WORK TO DO ▸
Retype the items from their first line through the line containing "Answer: window [left=314, top=313, right=352, bottom=342]", including that line, with every character unchanged.

[Collected data]
┄┄┄┄┄┄┄┄┄┄┄┄┄┄┄┄┄┄┄┄
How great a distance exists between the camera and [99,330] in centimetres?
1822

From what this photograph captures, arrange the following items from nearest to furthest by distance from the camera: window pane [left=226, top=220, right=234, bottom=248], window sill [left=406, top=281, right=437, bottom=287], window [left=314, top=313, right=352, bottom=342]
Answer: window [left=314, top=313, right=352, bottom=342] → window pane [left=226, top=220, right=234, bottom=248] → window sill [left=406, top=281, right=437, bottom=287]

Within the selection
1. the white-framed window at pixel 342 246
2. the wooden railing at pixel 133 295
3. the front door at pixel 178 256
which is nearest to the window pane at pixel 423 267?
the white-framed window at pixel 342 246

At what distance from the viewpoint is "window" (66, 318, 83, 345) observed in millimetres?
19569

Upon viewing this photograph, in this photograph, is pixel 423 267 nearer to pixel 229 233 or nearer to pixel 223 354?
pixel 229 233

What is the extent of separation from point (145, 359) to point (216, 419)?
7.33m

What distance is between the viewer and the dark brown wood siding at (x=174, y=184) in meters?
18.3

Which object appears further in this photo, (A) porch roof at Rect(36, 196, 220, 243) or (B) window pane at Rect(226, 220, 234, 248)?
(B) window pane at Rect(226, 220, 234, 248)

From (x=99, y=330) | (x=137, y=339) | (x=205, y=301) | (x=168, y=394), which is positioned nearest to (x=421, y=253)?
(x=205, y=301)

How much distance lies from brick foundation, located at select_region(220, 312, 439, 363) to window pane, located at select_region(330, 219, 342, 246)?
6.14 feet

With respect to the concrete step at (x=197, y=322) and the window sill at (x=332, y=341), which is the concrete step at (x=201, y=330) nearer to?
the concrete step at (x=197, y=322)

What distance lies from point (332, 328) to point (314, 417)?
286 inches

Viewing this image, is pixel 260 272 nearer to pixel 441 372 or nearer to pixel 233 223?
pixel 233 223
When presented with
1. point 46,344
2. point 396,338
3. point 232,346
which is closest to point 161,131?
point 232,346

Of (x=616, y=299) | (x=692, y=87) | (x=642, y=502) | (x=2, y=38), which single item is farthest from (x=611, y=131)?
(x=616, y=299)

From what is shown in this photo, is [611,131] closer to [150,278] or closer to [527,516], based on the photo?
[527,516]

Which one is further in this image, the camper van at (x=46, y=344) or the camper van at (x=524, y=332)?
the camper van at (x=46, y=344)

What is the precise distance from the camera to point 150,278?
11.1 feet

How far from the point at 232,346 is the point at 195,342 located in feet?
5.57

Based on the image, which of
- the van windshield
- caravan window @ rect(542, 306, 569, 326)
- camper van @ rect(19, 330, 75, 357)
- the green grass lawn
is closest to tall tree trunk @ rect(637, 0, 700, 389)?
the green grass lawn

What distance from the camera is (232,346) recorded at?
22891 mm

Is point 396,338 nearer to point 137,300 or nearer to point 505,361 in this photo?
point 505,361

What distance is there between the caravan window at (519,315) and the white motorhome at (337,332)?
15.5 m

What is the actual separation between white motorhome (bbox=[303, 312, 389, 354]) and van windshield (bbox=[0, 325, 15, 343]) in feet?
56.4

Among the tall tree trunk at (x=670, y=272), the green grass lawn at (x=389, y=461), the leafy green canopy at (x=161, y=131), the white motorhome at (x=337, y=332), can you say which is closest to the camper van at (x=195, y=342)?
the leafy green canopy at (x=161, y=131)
┄┄┄┄┄┄┄┄┄┄┄┄┄┄┄┄┄┄┄┄
OUTPUT OF THE EXERCISE ▸
How great a distance exists between the camera and [99,330] in centimetres?
1822

From what this photograph captures, arrange the following items from nearest to furthest by distance from the camera: window pane [left=226, top=220, right=234, bottom=248], window sill [left=406, top=281, right=437, bottom=287], window [left=314, top=313, right=352, bottom=342]
Answer: window [left=314, top=313, right=352, bottom=342] → window pane [left=226, top=220, right=234, bottom=248] → window sill [left=406, top=281, right=437, bottom=287]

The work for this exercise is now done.